TEXT BLOCK:
————

Design and construction
- Main contractor: Pramatta Singha

= Raidongia Doul =

Raidongia Doul or Raidongia Dol
is a historical doul located in the Lejai-Kalakhowa area of Dibrugarh district. It was built in 1750 by the Ahom king Swargadeo Pramatta Singha (1744–1751). Initially it was a Devi Temple. Over time, a house was built near the doul and the people of the area started to worship Shiva. Therefore, the present doul is also known as Shiv Doul or Raidongia Shiv Doul. Its main festival is Maha Shivratri. The Archaeological Department of the Government of Assam has recognized the Raidongia Doul as a State Protected Monument.

==Location==
The Raidongia Daul is located in Lejai Miripathar village under Larua Mouza of Barbarua Revenue Circle in Dibrugarh district. It is situated approximately 22 km from Dibrugarh. The temple is connected to the main road by a historical road known as Raidongia Road, which starts from Lejai-Kalakhowa road. The temple is situated on the north side of Raidongia Road and west of the main Lejai-Kalakhowa road.

==History==
The foundation stone of the temple was laid in 1742 by Swargadeo Pramatta Singha (1744–1751) of the Ahom kingdom. The temple is known to have been offered as a dowry in the name of his beloved sister, Yamini, who was married to the Raidongia king, considered to be the head of the present Lejai region at that time. The doul was completed in the late 1750s with the cooperation of the local villagers. A total of 200 puras of land were dedicated to the temple. Along with the daul, a pond was also dug during that period. The pond is still next to the doul.

————

LISTED RECORDS:

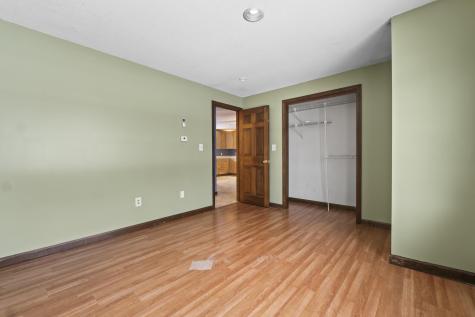 11 Woodlawn Avenue Auburn ME 04210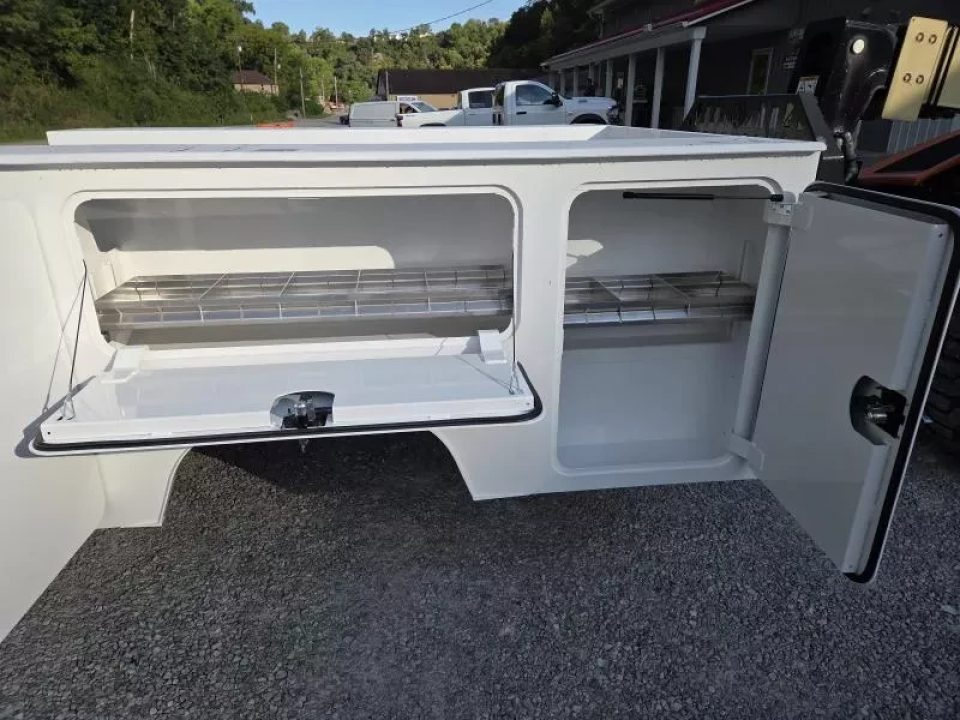 New Dura Mag Truck Bodies S-Series Aluminum Service Body White SRW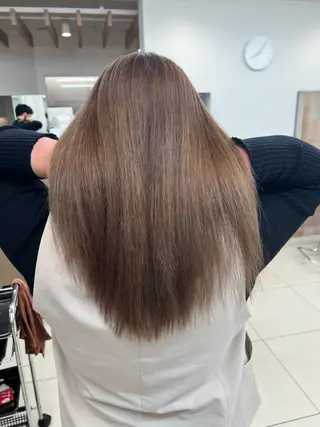 ミディアム カラー 髪質改善／透明感 NAKAIEのヘアスタイル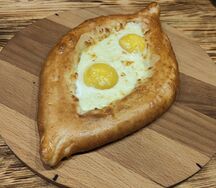 Хачапури по-аджарски с двумя желтками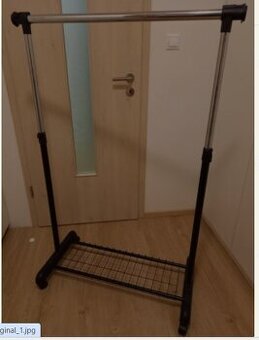 stojan na šaty pojízdný koupím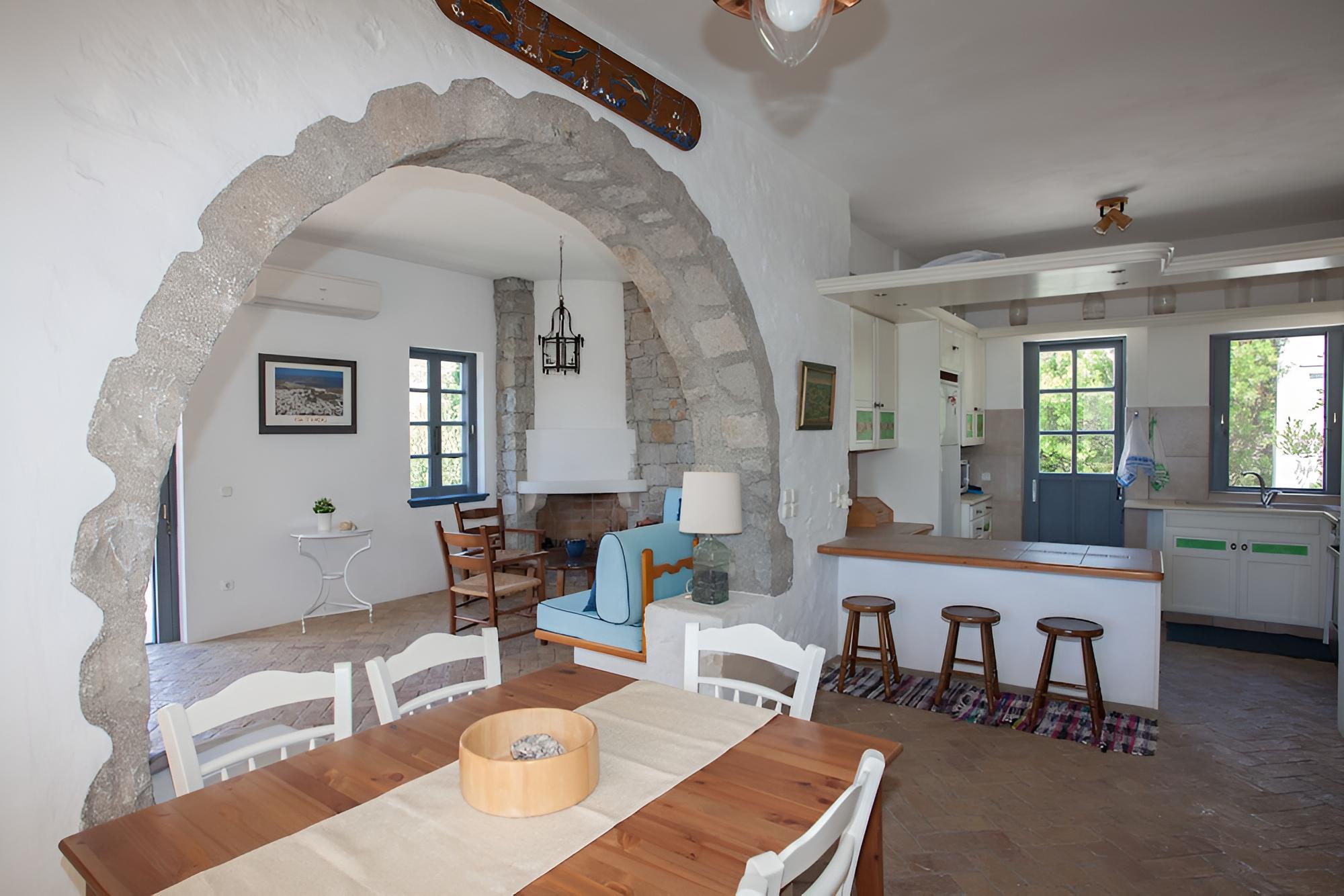 Marselos House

————

ACTIVITY LIST:
**A)** According to the Raidongia Doul text, what is the doul's main festival?
**B)** Reproduce the Raidongia Doul text from "Design and construction" to "State Protected Monument." word for word.

TASK RESULTS:
**A)** Maha Shivratri

**B)**
Design and construction
- Main contractor: Pramatta Singha

= Raidongia Doul =

Raidongia Doul or Raidongia Dol
is a historical doul located in the Lejai-Kalakhowa area of Dibrugarh district. It was built in 1750 by the Ahom king Swargadeo Pramatta Singha (1744–1751). Initially it was a Devi Temple. Over time, a house was built near the doul and the people of the area started to worship Shiva. Therefore, the present doul is also known as Shiv Doul or Raidongia Shiv Doul. Its main festival is Maha Shivratri. The Archaeological Department of the Government of Assam has recognized the Raidongia Doul as a State Protected Monument.